Posted on 12/15/2002 6:57:10 PM PST by HairOfTheDog

Fisherman reports encounter with 20-foot great white off Point Defiance

Bob Mottram; The News Tribune

A retired aquarium worker and well-known Tacoma angler, Bob Salatino, encountered what he says was an 18- to 20-foot great white shark in Puget Sound off Tacoma's Point Defiance.

Salatino worked for 20 years at the Point Defiance Zoo and Aquarium. John Rupp, the aquatic animal curator there, described him as "a knowledgeable fisherman."

Salatino said Friday he encountered the shark while fishing alone for salmon Dec. 6. He was several hundred yards north of Point Defiance.

"The sun was shining, no wind, the water was clear. I was letting my gear out," he said.

Salatino fished with a wire "meat line," a flasher and a bait of herring. A flasher is a metal or plastic device attached to the line ahead of the bait to attract salmon.

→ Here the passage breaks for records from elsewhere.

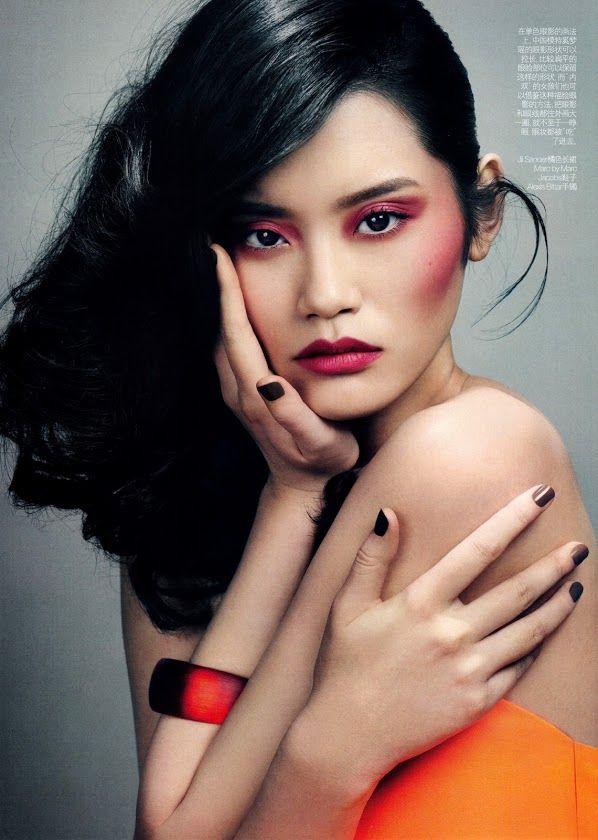 Asian model lists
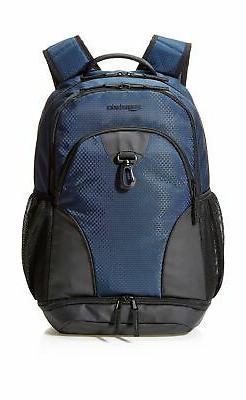 AmazonBasics Sports Backpack Navy Blue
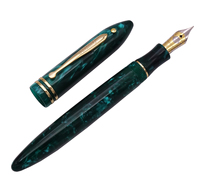 Wing Sung 626 Wingsung Celluloid Classic Fountain Pen Little God Dot Resin Green Iridium Fine 0.5mm Writing Gift Office Ink Pen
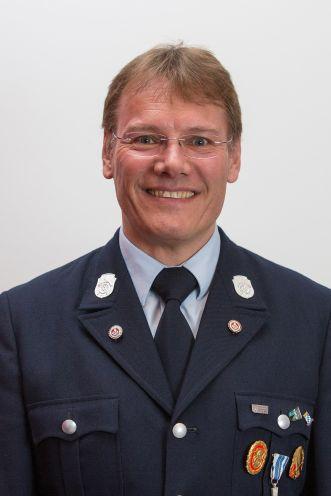 Kommandant Gerhard Müller (seit 2018)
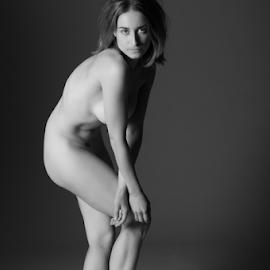Liz Full Length on Grey by Ian Cartwright - Nudes & Boudoir Artistic Nude ( body, model, nude, monochrome, beauty )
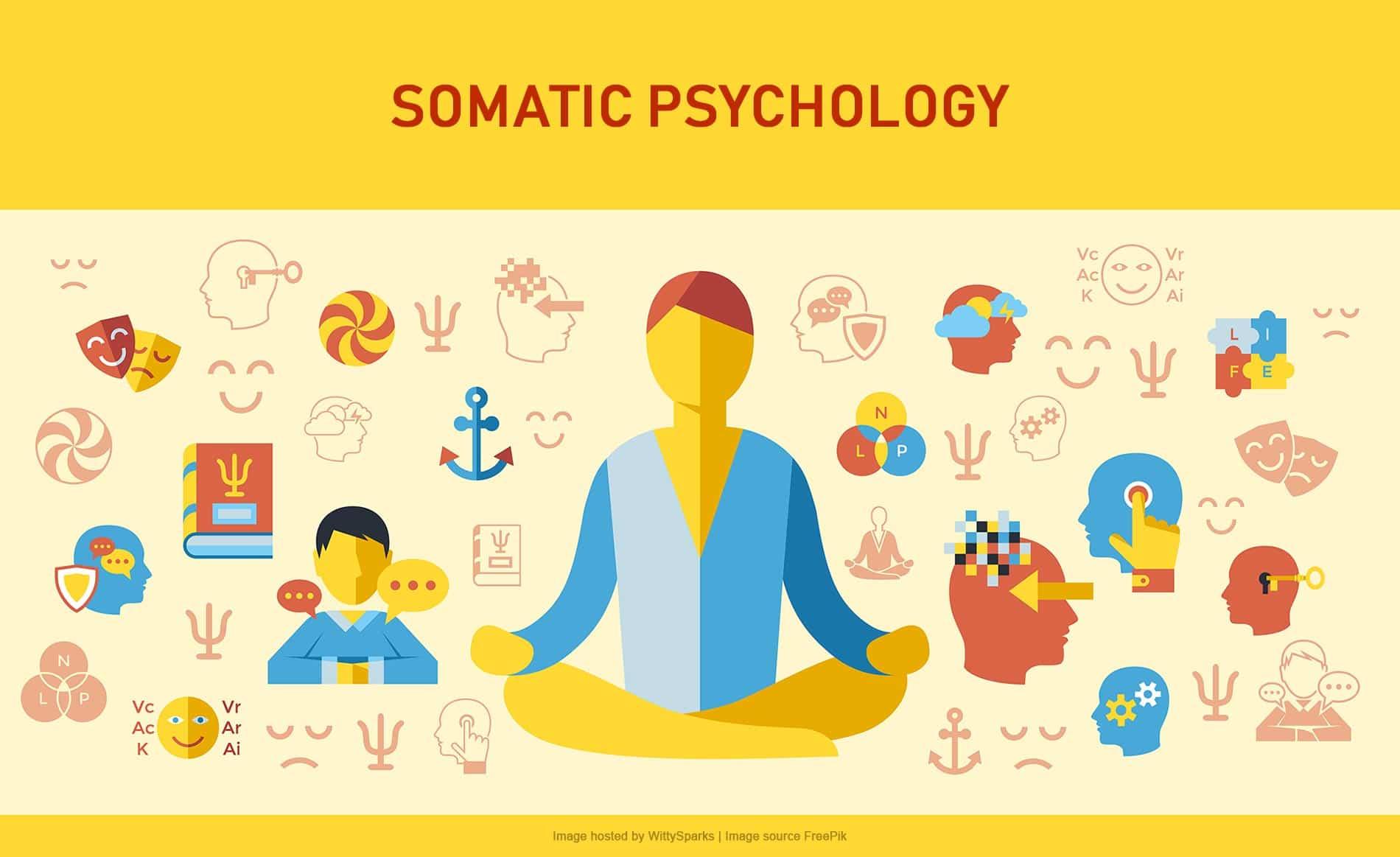 Career - Somatic Psychology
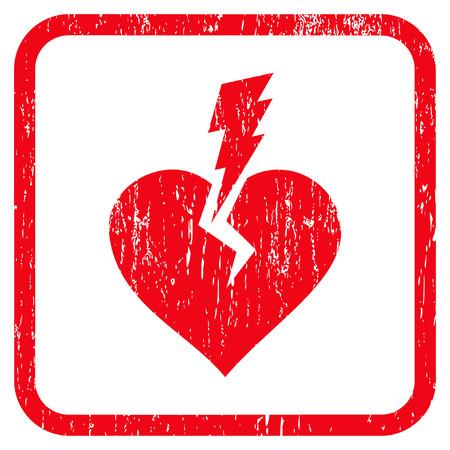 Love Heart Crash rubber watermark.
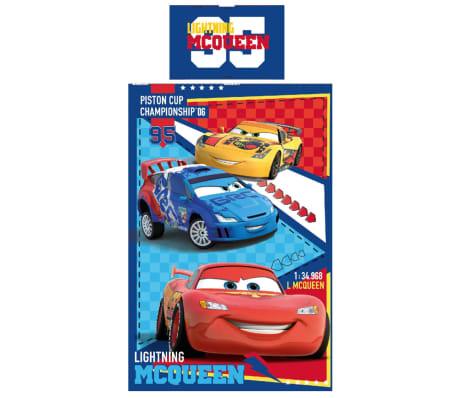 Acheter Disney Ensemble de housse de couette enfant Cars Piston Cup on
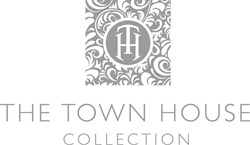 The Town House Collection
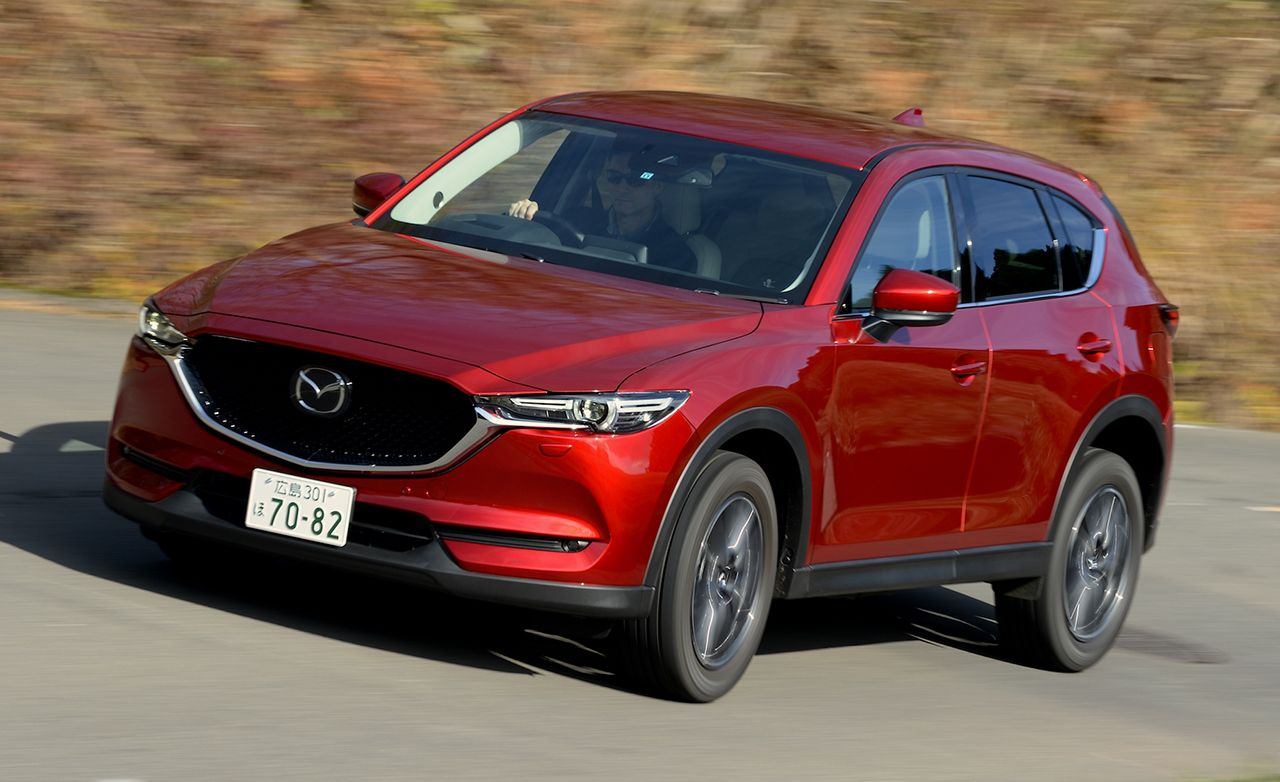 2017 mazda cx-5 japan-spec prototype drive – review – car and driver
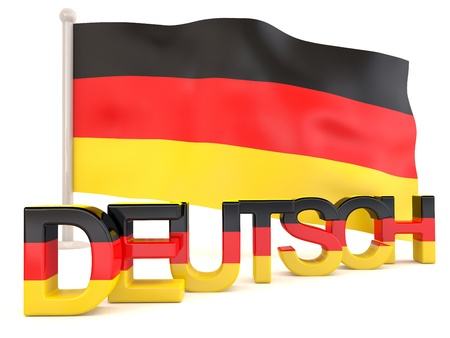 deutsch: German flag with deutsch word. 3D render Stock Photo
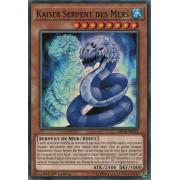 MP18-FR025 Kaiser Serpent des Mers Commune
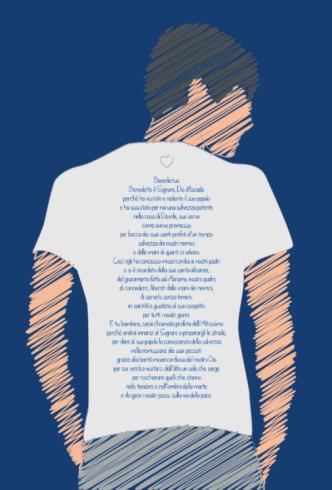 maglietta Benedictus, maglia con preghiera stampata
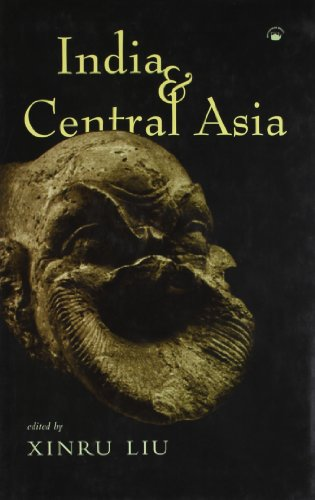 9788178243474: India and Central Asia: A Reader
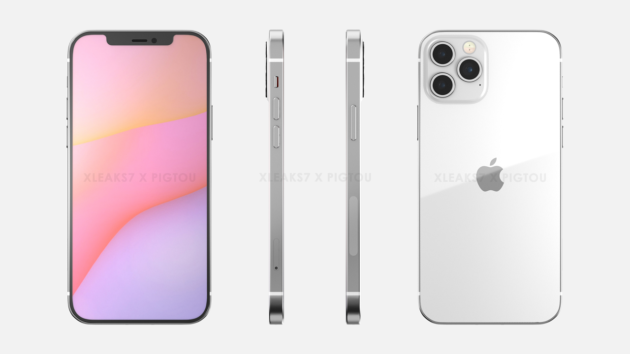 Apple iPhone 12 da 6.1 pollici, render e anticipazioni scheda tecnica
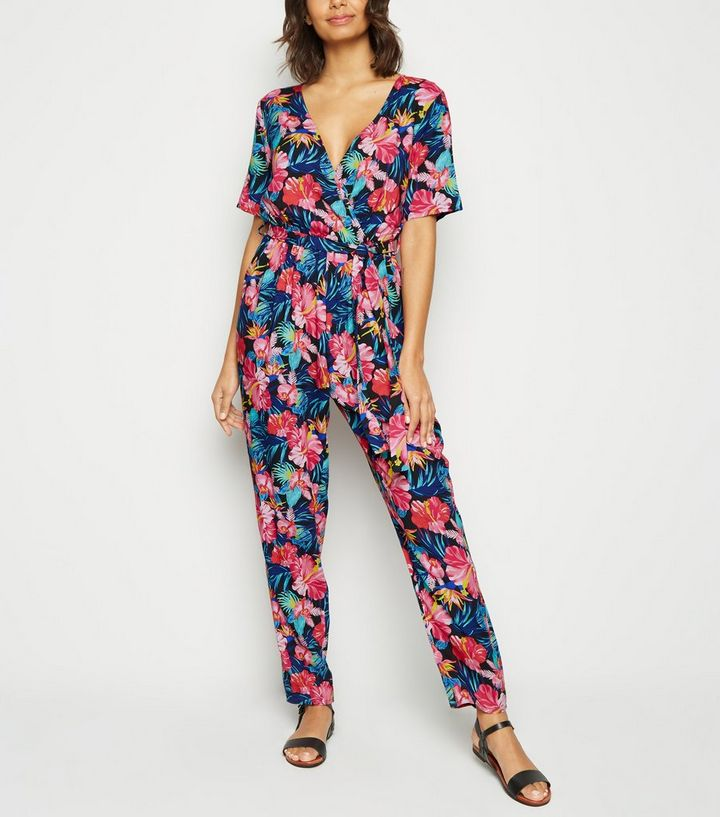 search for official customers first fashion style Mela Black Tropical Floral Short Sleeve Jumpsuit Add to Saved Items Remove  from Saved Items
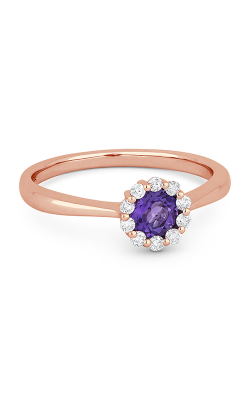 Madison L Essential Fashion ring R1073AMP product image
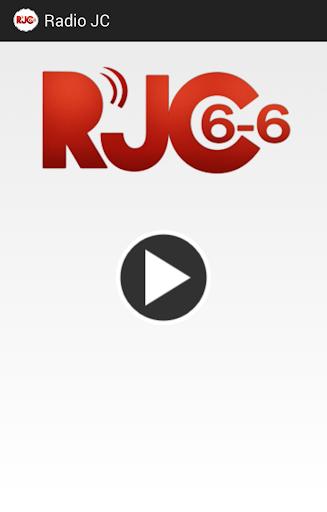 Radio JC 6-6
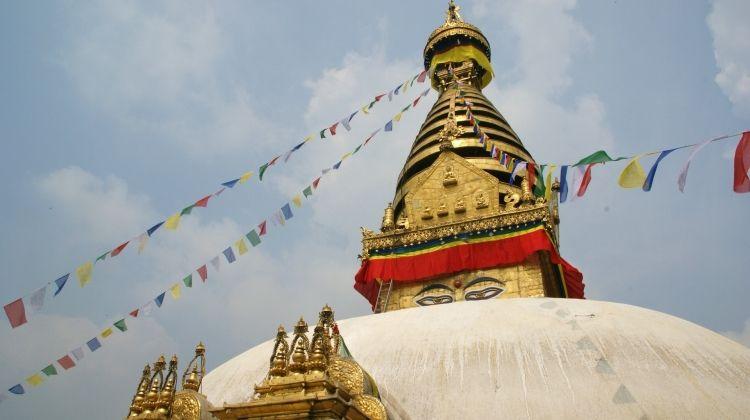Serene Nepal: Luxury Wellness & Yoga Tour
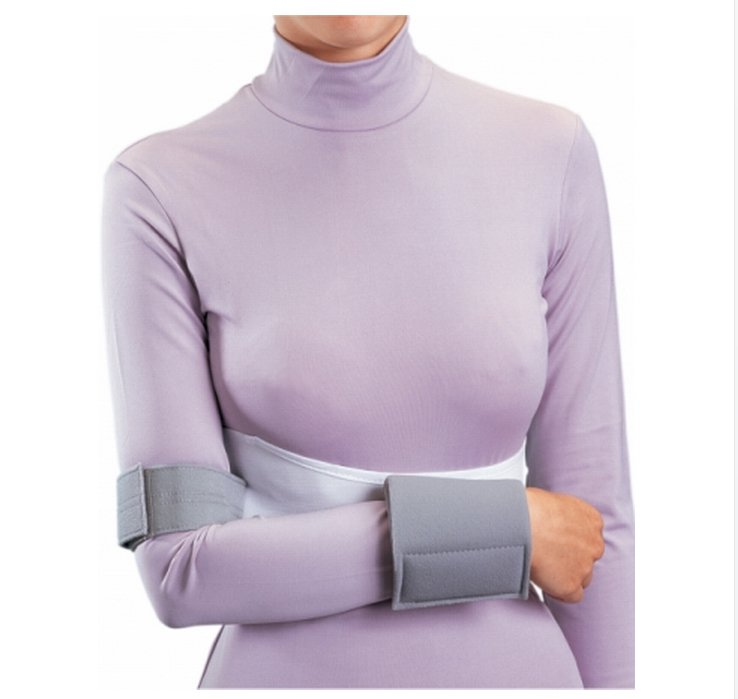 Image Of Shoulder Immobilizer PROCARE Large Elastic Contact Closure Left or Right Arm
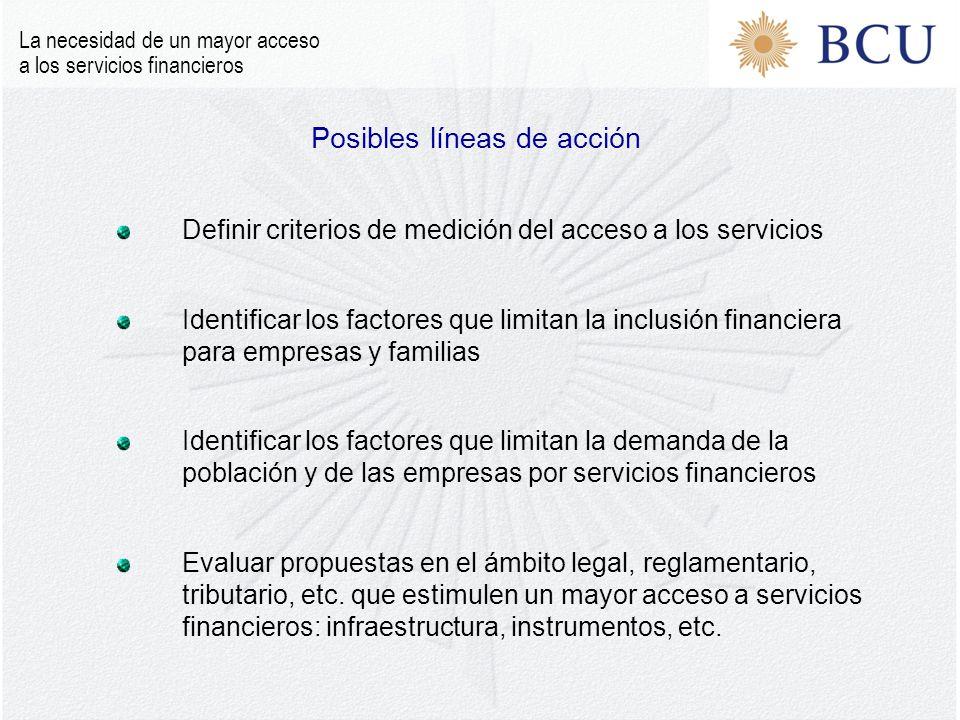 Definir criterios de medición del acceso a los servicios Identificar los factores que limitan la inclusión financiera para empresas y familias Identificar los factores que limitan la demanda de la población y de las empresas por servicios financieros Evaluar propuestas en el ámbito legal, reglamentario, tributario, etc.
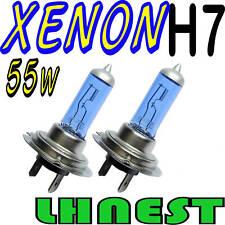 Xenon High/Low Beam Bulbs H7 55w BMW 3 SERIES E46 99-05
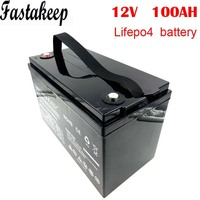 Free shipping 12v 100ah deep cycle UPS li ion lifepo4 battery pack for solar system 12V Lifepo4 Electric Bicycle Battery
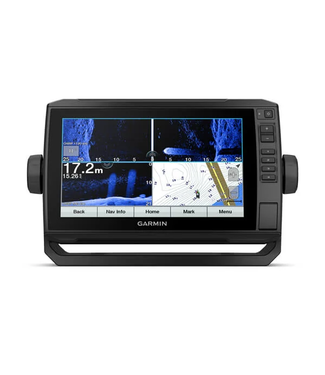 GARMIN ECHOMAP™ UHD 95sv w/ Navionics
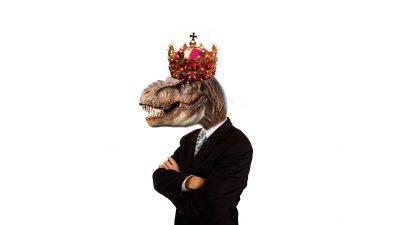 Jurassic World: Fallen Kingdom Download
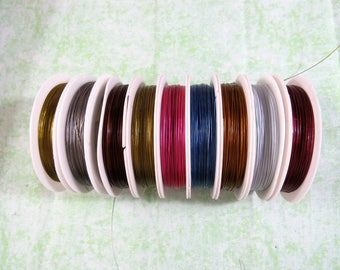 1 Roll Tiger Tail Wire (Shelf 1-6)
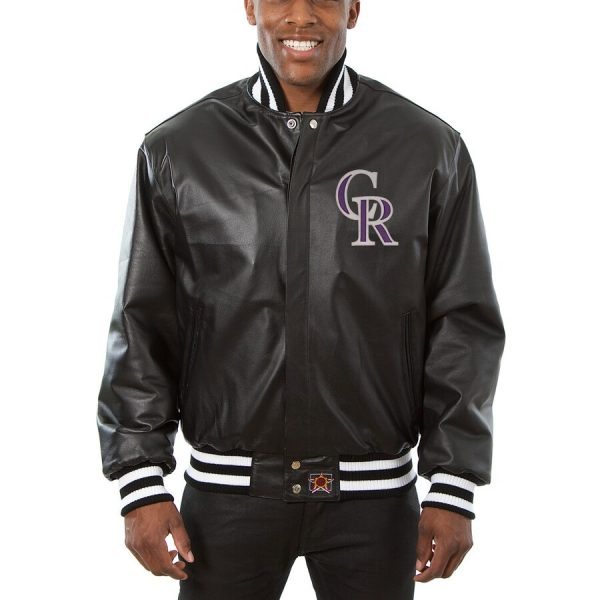 Colorado Rockies Classic Bomber Leather Black Jacket front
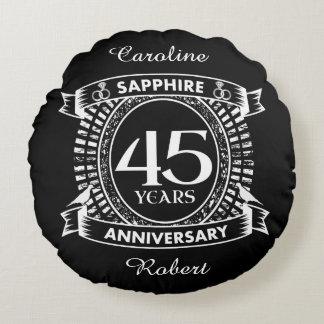 第45結婚記念日のサファイアの頂上 ラウンドクッション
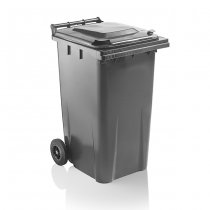 Dark Grey 240 Litre Wheelie Bin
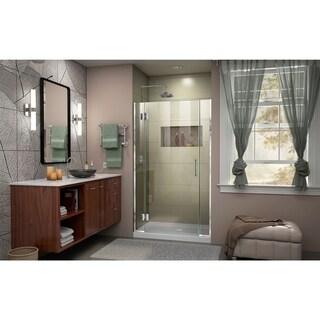 DreamLine Unidoor-X 37 1/2-38 in. W x 72 in. H Frameless Hinged Shower Door - 37.5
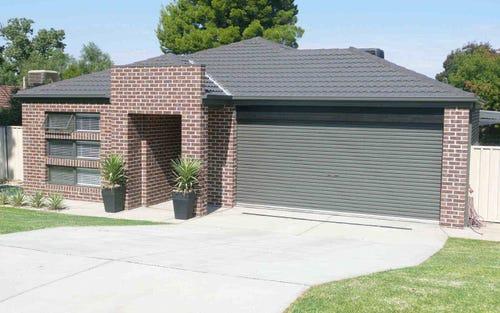 74 Bolton Street, Narrandera NSW 2700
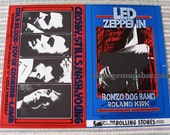 Led Zeppelin Original L Fillmore Winterland san Francisco CSNY Double BG 199 / 200 Mailer Card 1969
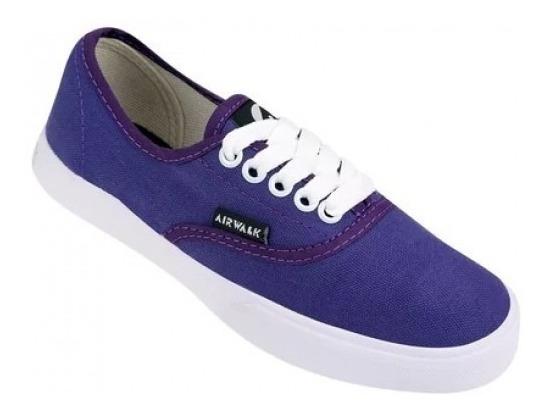 Zapatillas Airwalk Ntl Violeta Liquidación !
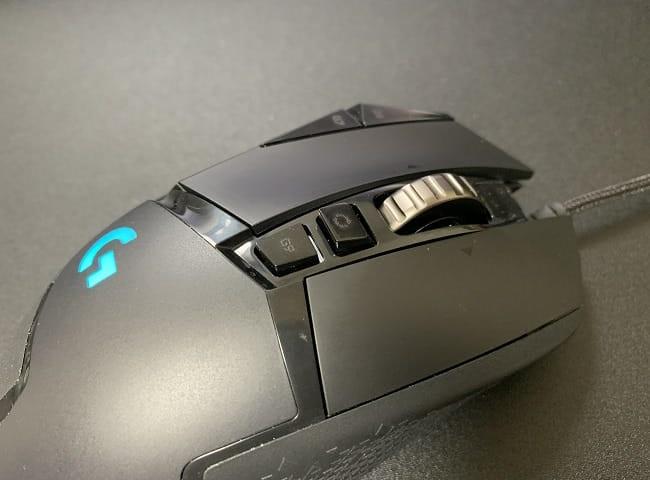G502 HEROのメリット⑥:スクロールホイールを2タイプに切り替え可能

"I was standing up in my boat to see how the herring was working behind the flasher," he said. "The flasher was skipping along the top of the water. I went to let it down, and the shark grabbed it."

Salatino had attached a 5-pound lead weight to the line, to take the bait to deep water.

"That 5 pounds of lead just stopped dead," he said. "When he grabbed it, the line went slack. I started cranking in, and my pole bent right around."

Then the shark "just came charging right out of the water," about 25 feet away, Salatino said. "It had the flasher in its mouth, and was throwing its head back and forth. His teeth were like a foot in front of his jaws."

The shark rolled completely over, Salatino said, and the flasher snapped out of its mouth.

"It had a lot of tension, and came flying straight at me," he said, "coming like a bullet. I ducked, and it went clear on the other side of the boat."

The shark splashed around a bit on the surface, dived, and came back to the surface two more times.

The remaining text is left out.